Credit: WHO/James Oatway 2009

“When we first started in 2003, there were no doctors who were trained in ART management,” said Dr Refanus Kooper, a Namibian physician who heads the hospital’s ART clinic. “We began training doctors using WHO guidelines, then standardizing and adapting them to our country settings.”

About 5000 HIV-positive adults and 1100 children are now receiving regular ART at the clinic, and an additional 80 to 120 patients are newly enrolled each month.

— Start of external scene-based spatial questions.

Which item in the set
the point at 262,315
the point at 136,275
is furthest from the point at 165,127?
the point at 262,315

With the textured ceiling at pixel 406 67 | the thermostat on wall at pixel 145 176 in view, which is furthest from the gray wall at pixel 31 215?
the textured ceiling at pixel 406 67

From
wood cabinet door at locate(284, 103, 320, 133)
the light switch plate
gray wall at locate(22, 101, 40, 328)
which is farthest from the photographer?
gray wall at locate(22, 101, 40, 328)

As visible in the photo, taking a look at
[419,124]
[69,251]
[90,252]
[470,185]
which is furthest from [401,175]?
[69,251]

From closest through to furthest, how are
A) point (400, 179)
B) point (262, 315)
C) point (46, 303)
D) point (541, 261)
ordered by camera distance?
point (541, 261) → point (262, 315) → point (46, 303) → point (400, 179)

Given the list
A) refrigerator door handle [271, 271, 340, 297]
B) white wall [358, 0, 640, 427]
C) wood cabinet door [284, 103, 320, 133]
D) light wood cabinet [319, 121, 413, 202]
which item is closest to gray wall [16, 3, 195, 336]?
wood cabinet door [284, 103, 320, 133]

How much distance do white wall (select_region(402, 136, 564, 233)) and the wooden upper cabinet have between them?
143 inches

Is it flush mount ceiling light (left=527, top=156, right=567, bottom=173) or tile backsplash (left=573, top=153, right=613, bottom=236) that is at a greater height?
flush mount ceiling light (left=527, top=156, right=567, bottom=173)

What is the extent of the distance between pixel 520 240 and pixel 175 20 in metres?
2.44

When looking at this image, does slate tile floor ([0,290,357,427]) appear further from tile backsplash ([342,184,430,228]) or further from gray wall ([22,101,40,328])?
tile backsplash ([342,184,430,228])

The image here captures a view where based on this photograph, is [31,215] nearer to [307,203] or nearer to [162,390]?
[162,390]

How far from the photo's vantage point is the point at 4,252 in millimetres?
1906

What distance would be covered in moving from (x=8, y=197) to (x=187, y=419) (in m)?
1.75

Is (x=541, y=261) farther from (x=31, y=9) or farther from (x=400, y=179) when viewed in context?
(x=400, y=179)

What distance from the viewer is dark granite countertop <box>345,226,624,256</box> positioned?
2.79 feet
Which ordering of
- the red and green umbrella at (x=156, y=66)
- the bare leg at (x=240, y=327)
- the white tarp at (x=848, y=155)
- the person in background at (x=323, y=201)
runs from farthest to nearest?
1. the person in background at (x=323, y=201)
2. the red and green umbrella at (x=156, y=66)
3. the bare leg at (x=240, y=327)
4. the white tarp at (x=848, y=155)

Many patients learn their HIV status at free HIV testing sites in the Katutura vicinity.

While the majority of patients at Katutura Hospital are responding well to ART, some have experienced adverse reactions. Dr De Cock met one such patient on his visit to the clinic, a 55-year old mother of ten children who was suffering from several medical complications, including extrapulmonary tuberculosis and liver damage. Doctors said the complications were likely attributable to nevirapine, an antiretroviral drug. The patient’s condition illustrates another side of treatment scale-up, said Dr De Cock: “ART is simple, but isn’t always that simple.”

The extent of HIV drug resistance in resource-limited countries has not been systematically assessed. Together with national health authorities and partners, WHO is developing Namibia's first HIV drug resistance assessment, based on the WHO 2008 global strategy. Katutura Hospital has been chosen as a pilot site for this initiative.